(TASKS FOR THIS EXERCISE):
A: Could you copy, word for word, the part of the climate anxiety passage that opens with the words containing "Some groups are" and closes with "report greater anxiety."?
B: Can you write the next part of the passage on climate anxiety, picking up right after its final sentence?

(SUPPLIED PASSAGE):
·····

Any educator addressing the climate crisis will need to have strategies for supporting their learners’ emotional responses to climate change, and for taking care of their own wellbeing. In this section of the course, you’ll consider the impact of climate anxiety and how learners can be supported in coping with it, and you’ll explore some strategies for taking care of your own wellbeing.
There is a growing awareness of the anxiety and distress that people experience around the climate and ecological crises, even when they have yet to experience their effects personally. Various terms are used to describe these feelings, including climate anxiety, climate distress, eco-anxiety, eco-despair, eco-depression, solastalgia and climate grief. None of these terms adequately capture the range of emotions that people feel, which might include fear, grief, guilt, shame, stress and anger, as well as anxiety.
Researchers have identified multiple, overlapping forms of anxiety and depression in relation to climate change. At their most severe, they can lead to a complete inability to enjoy life, and to thoughts of suicide. Common feelings include a sense of hopelessness and powerlessness.
Some groups are more prone to anxiety and distress than others, including people whose livelihoods and identities are closely connected with the land and those who experience natural disaster in early childhood (Hrabok, Delorme and Agyapong, 2020). While young people and women report higher levels of climate anxiety than other groups, Pihkala (2020) suggests this may be because it is repressed and under-reported. This can be accompanied by an unhelpful tendency to dismiss others’ anxiety as overreaction. Those considering parenthood or thinking about their grandchildren also report greater anxiety.

·····

[Records from a dataset]
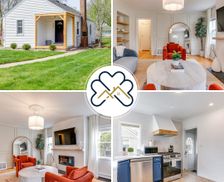 United States Indiana South Bend vacation rental compare prices direct by owner 29613908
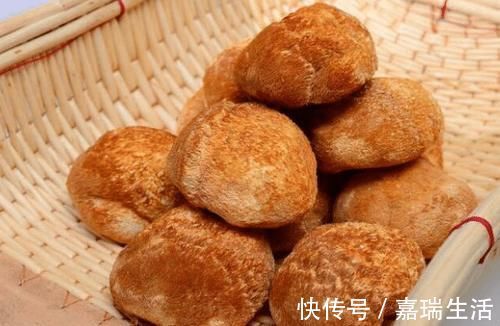 孩子|外婆带外孙6年，没去过医院，不吃3饭，常做3事，娃脾胃好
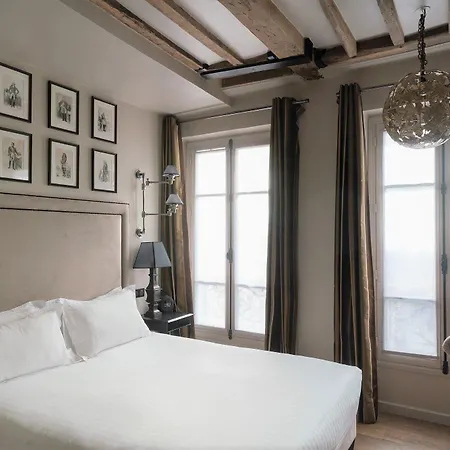 Saint-louis En L'isle - Notre-dame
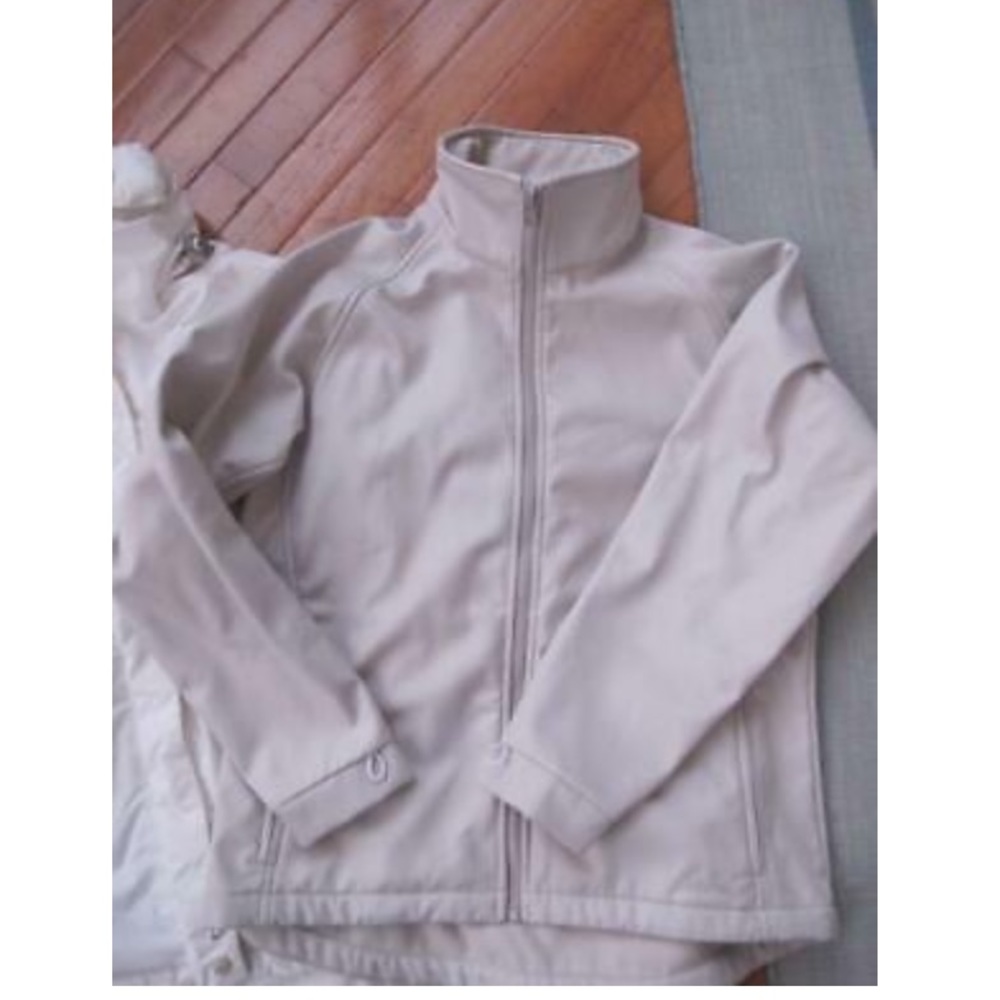 Women’s Cabela’s Ski 3 In 1 System Jacket - image 2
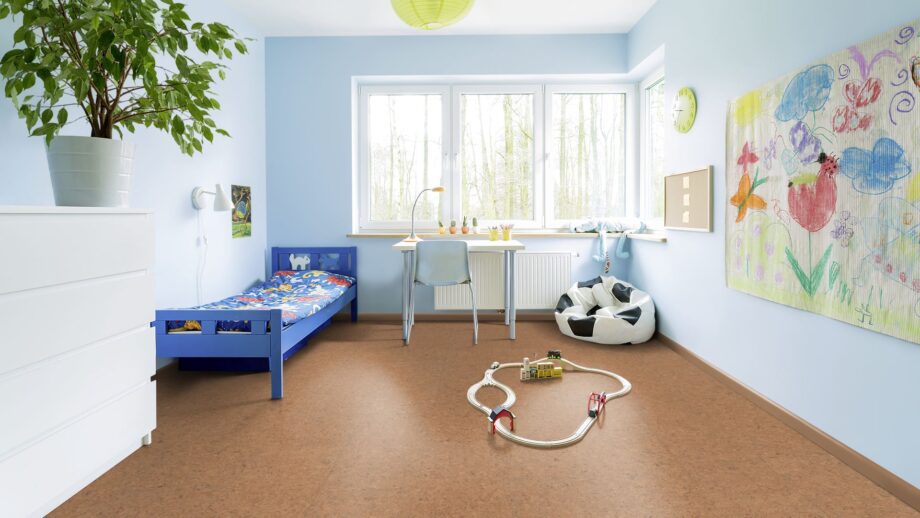 1948_10301_korkkilattia-granorte-naturtrend-classic-sand 1948_10301_korkkilattia-granorte-naturtrend-classic-sand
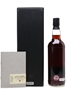 Lochside 1965 46 Year Old Bottled 2011 - Adelphi 70cl / 52.3%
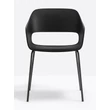 Babila easy chair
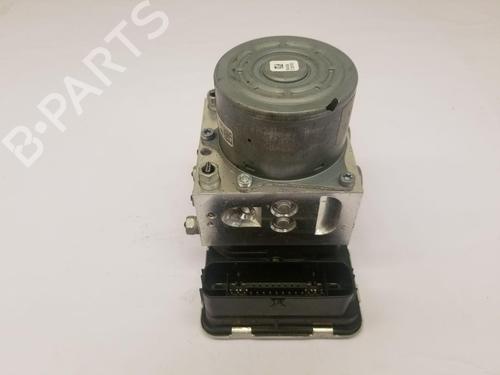 ABS pump ASTON MARTIN VANTAGE Coupe V8 | BP36364632M43 - Image 2
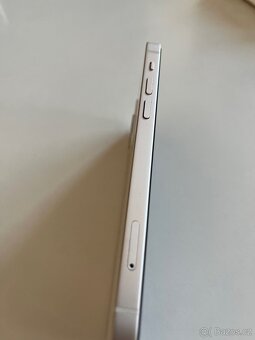 iPhone 12 128GB - 7
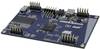 Microchip Technology AT32UC3A3-XPLD 1 pc(s)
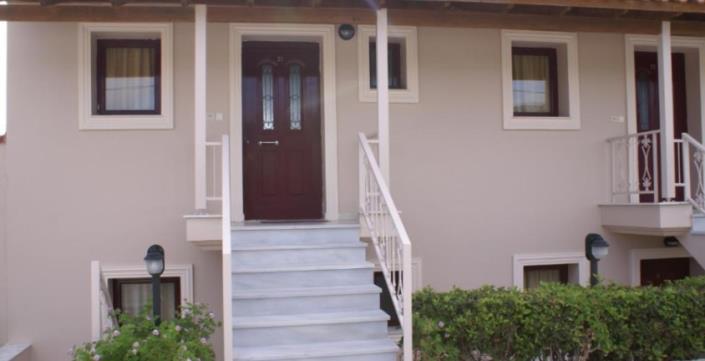 Image No.13-Hotel for sale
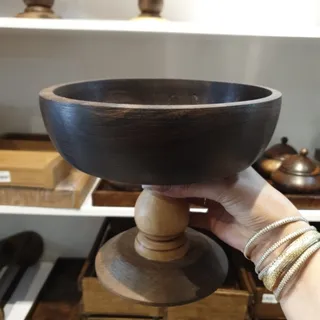 میوه خوری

·····

(ANSWERS FOR THIS EXERCISE):
A:
Some groups are more prone to anxiety and distress than others, including people whose livelihoods and identities are closely connected with the land and those who experience natural disaster in early childhood (Hrabok, Delorme and Agyapong, 2020). While young people and women report higher levels of climate anxiety than other groups, Pihkala (2020) suggests this may be because it is repressed and under-reported. This can be accompanied by an unhelpful tendency to dismiss others’ anxiety as overreaction. Those considering parenthood or thinking about their grandchildren also report greater anxiety.

B:
There’s increasing concern about the extent of climate anxiety in young people and its impact on their day-to-day lives. A survey of 10,000 16- to 25-year-olds across 10 countries found that respondents in all countries were worried about climate change, and 59% were extremely worried (Hickman et al., 2021). A perceived failure of governments exacerbates the distress. The extent of anxiety and its impact on young people’s ability to function is worst in the Global South, where climate change has the greatest impact.
Psychologist Caroline Hickman (2020) describes the additional burden experienced by children, saying that what frightens them most is the failure of adults to take climate change seriously, while simultaneously dismissing, pathologising or even criminalising their attempts to make their voices heard.
Activity 2 Coping with emotions
Part 1
Watch the following video, which focuses on the anxiety that children and young people experience in relation to the climate emergency.
Transcript: Video 2 How to talk with children about climate change
Part 2
Reflect on your own experience since starting this course. In the box below, note the different emotions that thinking about the climate emergency has prompted for you. If you feel comfortable doing so, you could share your list of emotions with a trusted friend, family member or colleague.
Part 3
If you’re an educator, in the broadest sense of the term, reflect on the extent to which you feel equipped to support your learners in coping with emotions related to the climate emergency and any strategies you’ve used to date (where relevant).